The USTA and Standardbred Canada are member websites. You can get information from track websites, but they’re disparate and have no focus. Twinspires and TVG (and other ADW’s) are primarily thoroughbred betting hubs. And rather than teaching players how to gamble on a sport, these sites simply look to service existing customers.

Harness racing has been around since the 1800’s, while eSports has been around since about 2010. One has a partners and a portal to push the sport (and the bet). They have executives building a plan to grow the bet. The other has virtually nothing.

If you had to wager on which sport takes more bets next year than they do this year – harness racing or eSports – who’s your money on?

I think it’s time for harness racing – lead by someone, somewhere in the “Department of Harness Racing” – to send out a resume call for a vice president of wagering.

It’s not like this is a fairy tale position, drummed up by someone who writes a column on the internet. There actually is a vice president of wagering for a sport – in Hong Kong, at the Hong Kong Jockey Club.

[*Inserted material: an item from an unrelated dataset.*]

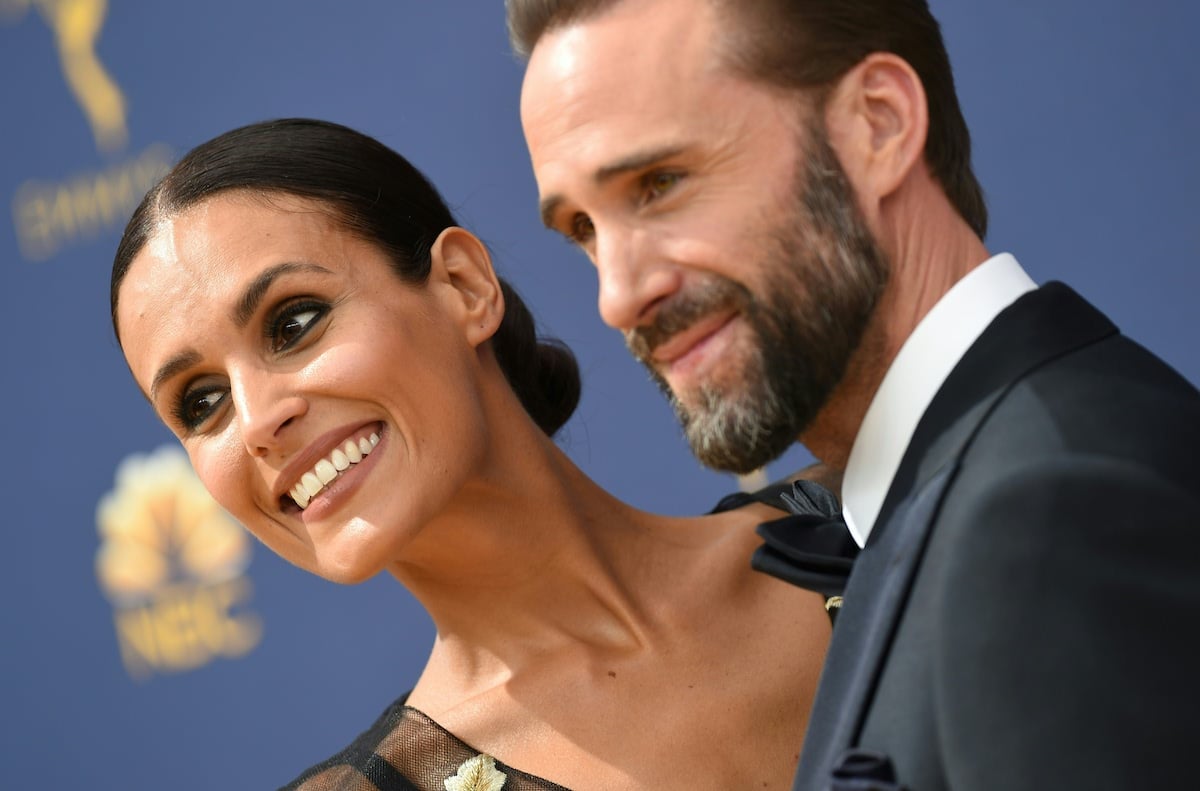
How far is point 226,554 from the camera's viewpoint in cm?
292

This man pushes the bet, sells it, and studies it to maximize it, not much unlike the way the offshore book above structures and sells eSports.

This position sure came in handy back in 2006.

At that time, wagering on the sport in Hong Kong was being attacked mercilessly by offshore books and the competition that was rapidly coming online. In ‘06, handle on Hong Kong horse racing shrunk to $7.7 billion U.S. (for comparison, harness racing does about $2 billion U.S. in handle) and something needed to be done, quickly.

It was.

Immediately, the vice president of wagering created a new plan to reward existing punters looking for more value, while at the same time encouraging the subset of people Hong Kong racing was losing, to increase their play.
In year two, it began to work. On tickets worth about $1,000 U.S. and above, new money increased by 57-78 per cent, volume shifted from other gambling avenues, and revenues with the program’s target increased 60 per cent. Gross handle increased $500 million U.S., or 6.4 per cent, halting the slide.

The sport in Hong Kong has never looked back. In 2016, Hong Kong horse racing generated about $14 billion (U.S.) in handle; near double from what it was only a decade ago.

Harness racing is a glorious game, with thousands upon thousands of animals, being taken care of and raced by thousands and thousands of people. These equines and their caretakers are being looked after by slot machines, horsemen groups, USTA Presidents, farms, and dozens of alphabets. That’s all well and good.

But who takes care of the bet?

I sincerely hope it’s the vice president of harness racing wagering. If you’re interested, send me your resume. I’ll try and pass it along.